To be sure, Tsai spent 15 long years building her reputation in America, where policymakers in Washington were once hesitant to bet on her competence.
“She’s a known quantity and has a demonstrated track record, so no candidate could live up to that at this point,” Templeman told Newsweek. “So whoever wins this election, the U.S. might have some concerns privately about each of them, and there will need to be some work done to build up that same level of trust that the United States has with the Tsai administration.”
Ko Wen-je, Taiwan presidential candidate from the opposition Taiwan People’s Party, waves to supporters at a temple in northern New Taipei City on January 10, 2024, ahead of the presidential election on January 13. Ko has presented himself as an alternative to Taiwan’s two main parties.
SAM YEH/AFP via Getty Images
Taiwan’s pre-election rules forbid the publication and discussion of public opinion surveys 10 days before the vote. In early January, Lai was the frontrunner in a narrowing contest that was “one of the most difficult elections to forecast since 2000,” said Templeman.
That year—the last time Taiwan’s voters were treated to a proper three-way race—the DPP’s Chen Shui-bian captured a plurality of 39.3 percent and the third-party candidate came in second, ending more than half a century of KMT rule.
This time, few are predicting such a strong showing from Ko, who went from a DPP ally 10 years ago to signing up for a KMT-led coalition in November—an idea that collapsed dramatically after a TPP internal revolt. More likely, his one-man band will control a meaningful minority in the legislature that will give him sway over the two major parties by whipping decisive votes.
The first assignment for this weekend’s winner will be to appoint a cabinet that can pacify what is likely to be a divided government. Some say a split parliament could slow social and defense reforms; others believe Taiwanese lawmakers will practice some much needed compromise.
If the Lai-Hsiao ticket prevails, it would be the first time in Taiwan’s democratic history that a ruling party is returned to power for a third consecutive term—more unchartered territory.

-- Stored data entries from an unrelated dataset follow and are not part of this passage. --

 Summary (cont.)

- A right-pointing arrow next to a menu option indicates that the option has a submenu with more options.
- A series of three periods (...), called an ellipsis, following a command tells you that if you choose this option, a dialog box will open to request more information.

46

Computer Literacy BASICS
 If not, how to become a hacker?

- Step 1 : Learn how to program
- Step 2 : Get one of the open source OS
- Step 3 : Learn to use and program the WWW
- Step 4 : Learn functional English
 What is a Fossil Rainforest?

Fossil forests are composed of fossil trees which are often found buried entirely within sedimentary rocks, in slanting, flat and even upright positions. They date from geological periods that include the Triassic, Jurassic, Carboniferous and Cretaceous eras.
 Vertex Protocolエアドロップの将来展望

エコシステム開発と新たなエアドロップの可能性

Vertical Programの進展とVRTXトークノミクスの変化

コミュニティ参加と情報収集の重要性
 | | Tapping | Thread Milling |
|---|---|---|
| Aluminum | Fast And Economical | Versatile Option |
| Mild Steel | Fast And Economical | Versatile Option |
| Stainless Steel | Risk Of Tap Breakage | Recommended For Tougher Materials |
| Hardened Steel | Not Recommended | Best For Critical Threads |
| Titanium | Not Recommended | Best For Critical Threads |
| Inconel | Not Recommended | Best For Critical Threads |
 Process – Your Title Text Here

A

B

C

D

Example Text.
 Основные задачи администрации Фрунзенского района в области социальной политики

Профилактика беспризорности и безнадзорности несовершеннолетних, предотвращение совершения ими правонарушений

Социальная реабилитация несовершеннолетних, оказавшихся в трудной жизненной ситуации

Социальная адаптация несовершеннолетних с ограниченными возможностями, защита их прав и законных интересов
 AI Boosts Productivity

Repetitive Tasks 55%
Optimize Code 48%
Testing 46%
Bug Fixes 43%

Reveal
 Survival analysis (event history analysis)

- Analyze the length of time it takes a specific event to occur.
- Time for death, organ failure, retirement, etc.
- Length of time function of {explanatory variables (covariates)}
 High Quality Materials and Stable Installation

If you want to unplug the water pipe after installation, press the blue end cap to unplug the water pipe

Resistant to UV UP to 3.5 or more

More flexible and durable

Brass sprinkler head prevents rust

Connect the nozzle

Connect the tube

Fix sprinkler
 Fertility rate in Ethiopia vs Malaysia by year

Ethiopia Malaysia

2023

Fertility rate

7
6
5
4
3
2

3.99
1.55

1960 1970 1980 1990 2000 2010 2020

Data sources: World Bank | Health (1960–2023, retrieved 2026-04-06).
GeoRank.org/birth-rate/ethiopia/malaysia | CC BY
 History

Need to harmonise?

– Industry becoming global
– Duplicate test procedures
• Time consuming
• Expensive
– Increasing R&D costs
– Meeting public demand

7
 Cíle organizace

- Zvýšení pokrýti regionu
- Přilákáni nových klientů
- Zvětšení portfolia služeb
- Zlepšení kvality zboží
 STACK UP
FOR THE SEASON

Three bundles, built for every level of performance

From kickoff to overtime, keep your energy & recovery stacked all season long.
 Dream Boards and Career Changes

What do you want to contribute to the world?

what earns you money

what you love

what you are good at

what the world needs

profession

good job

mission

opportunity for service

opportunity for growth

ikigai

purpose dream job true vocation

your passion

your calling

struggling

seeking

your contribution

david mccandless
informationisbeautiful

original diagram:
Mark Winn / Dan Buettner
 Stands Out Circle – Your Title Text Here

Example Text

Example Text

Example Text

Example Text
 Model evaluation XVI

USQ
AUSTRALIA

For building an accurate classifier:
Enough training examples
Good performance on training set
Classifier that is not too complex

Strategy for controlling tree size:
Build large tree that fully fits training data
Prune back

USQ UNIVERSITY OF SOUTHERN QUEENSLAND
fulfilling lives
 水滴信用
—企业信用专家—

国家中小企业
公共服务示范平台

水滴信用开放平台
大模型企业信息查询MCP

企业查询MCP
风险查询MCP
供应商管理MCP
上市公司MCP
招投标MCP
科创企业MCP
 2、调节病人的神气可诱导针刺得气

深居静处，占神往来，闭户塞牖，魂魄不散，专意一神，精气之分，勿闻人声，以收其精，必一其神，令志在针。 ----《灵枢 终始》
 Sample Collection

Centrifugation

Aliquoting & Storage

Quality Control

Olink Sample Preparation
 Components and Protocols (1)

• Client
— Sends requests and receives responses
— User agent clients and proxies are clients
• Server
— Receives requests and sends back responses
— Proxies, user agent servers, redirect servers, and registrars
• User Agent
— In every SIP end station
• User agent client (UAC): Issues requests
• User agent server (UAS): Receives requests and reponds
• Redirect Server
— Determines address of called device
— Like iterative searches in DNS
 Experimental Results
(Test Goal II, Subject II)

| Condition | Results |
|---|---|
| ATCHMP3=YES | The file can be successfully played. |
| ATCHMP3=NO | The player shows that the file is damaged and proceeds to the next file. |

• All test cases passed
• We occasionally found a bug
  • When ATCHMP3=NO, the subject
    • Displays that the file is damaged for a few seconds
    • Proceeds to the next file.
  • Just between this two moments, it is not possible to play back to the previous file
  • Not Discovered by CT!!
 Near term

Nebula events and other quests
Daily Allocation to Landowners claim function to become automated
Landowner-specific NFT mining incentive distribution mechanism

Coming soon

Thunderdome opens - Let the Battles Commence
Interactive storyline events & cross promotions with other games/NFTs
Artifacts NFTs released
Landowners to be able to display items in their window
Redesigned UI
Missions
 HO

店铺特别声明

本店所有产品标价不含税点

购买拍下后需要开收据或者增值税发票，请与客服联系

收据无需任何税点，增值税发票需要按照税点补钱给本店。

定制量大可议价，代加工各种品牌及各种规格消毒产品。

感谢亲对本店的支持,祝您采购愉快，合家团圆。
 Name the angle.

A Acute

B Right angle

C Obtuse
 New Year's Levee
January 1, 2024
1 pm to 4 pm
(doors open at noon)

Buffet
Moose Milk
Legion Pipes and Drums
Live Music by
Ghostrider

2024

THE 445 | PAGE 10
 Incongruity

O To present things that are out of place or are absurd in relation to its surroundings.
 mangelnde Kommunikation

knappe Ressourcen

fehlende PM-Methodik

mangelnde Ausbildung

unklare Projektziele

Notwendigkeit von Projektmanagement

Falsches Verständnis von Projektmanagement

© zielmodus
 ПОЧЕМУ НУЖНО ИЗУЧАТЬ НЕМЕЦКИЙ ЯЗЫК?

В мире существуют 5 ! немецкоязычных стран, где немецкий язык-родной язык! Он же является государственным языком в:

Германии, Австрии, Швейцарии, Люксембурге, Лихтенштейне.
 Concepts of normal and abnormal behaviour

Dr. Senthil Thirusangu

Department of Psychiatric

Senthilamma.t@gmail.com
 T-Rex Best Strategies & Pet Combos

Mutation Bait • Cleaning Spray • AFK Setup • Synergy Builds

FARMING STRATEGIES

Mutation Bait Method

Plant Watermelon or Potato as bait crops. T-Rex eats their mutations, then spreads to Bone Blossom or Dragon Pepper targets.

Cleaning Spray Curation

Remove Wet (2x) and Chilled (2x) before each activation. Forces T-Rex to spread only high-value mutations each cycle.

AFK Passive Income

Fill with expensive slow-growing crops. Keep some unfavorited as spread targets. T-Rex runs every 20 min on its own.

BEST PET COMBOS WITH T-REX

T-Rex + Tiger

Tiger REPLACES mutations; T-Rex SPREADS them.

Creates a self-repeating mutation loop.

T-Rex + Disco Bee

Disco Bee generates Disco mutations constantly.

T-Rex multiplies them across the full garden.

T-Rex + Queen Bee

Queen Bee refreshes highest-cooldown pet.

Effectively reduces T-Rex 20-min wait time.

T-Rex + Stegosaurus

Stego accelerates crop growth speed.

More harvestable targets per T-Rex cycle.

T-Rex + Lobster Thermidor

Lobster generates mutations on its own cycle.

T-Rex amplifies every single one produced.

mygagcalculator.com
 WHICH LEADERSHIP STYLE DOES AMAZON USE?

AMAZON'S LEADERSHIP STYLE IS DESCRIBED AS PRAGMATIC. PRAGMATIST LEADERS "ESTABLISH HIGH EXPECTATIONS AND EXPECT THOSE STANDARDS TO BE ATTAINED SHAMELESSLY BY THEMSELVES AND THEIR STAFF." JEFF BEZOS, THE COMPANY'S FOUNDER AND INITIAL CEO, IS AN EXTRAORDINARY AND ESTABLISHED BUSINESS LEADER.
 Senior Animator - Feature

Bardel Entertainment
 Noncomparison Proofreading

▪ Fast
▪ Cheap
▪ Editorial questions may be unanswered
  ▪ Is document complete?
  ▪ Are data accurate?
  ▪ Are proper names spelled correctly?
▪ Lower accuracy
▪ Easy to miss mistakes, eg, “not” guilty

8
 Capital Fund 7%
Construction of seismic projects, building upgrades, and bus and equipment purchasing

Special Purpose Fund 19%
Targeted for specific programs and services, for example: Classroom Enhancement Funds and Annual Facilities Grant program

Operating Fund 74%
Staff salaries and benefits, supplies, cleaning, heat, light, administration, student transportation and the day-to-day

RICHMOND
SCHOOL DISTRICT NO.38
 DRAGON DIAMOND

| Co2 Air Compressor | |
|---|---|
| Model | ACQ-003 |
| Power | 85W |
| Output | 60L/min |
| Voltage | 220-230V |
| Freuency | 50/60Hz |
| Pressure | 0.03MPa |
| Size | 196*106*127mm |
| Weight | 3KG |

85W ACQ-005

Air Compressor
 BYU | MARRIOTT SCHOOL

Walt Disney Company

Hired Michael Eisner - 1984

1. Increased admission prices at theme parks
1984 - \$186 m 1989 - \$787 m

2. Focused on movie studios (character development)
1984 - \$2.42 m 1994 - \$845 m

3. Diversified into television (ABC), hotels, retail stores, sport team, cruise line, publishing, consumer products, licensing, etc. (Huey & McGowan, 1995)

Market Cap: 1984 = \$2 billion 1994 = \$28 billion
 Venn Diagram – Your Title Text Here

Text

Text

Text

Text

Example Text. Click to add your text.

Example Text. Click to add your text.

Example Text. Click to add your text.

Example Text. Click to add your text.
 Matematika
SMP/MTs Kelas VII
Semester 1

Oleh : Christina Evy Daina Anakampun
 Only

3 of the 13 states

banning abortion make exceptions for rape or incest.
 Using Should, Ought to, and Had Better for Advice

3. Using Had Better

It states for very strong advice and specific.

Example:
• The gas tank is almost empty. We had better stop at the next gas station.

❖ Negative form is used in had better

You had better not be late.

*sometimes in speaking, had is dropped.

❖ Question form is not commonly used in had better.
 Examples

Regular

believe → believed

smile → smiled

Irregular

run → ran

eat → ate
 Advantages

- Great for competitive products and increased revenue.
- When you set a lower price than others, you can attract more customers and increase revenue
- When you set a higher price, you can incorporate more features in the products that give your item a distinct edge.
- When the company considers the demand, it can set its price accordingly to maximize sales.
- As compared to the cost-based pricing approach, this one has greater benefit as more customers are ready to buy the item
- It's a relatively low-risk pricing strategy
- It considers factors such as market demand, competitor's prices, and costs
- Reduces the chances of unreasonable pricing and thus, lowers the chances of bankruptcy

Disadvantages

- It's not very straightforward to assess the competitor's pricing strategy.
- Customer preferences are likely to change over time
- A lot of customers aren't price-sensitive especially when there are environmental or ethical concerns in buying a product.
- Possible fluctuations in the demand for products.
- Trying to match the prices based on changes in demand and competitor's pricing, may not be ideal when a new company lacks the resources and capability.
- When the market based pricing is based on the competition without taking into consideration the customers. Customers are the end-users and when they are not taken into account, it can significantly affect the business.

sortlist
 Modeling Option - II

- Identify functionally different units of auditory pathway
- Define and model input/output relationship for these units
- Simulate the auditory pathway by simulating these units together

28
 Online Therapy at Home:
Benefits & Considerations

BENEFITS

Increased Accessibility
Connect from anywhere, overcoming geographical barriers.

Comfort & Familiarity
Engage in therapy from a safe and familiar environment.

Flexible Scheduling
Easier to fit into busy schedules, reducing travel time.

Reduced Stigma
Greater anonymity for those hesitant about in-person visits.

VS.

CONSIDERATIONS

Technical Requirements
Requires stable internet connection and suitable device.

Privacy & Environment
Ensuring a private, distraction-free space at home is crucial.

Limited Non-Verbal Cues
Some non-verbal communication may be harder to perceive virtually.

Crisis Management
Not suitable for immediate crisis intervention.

“If the KMT wins, there will be possibilities that cross-strait relations could be better managed. And even if Lai wins, there might be a policy shift in Taipei, because Lai is not Tsai,” said Yeh-chung Lu, a professor at the diplomacy department of National Chengchi University in Taipei.
“Though Lai pledged to follow Tsai’s course many times, due to his personality, it is believed that all stakeholders will have to do more to reign in Lai’s ambitions that may cause more uncertainties than necessary across the Taiwan Strait,” Lu told Newsweek.
“In any case, China should take the result pragmatically and may translate it into its own advantages,” he said.
Any overreaction in Beijing, however, is likely to affect Democratic and Republican positions as they vie for the White House this fall.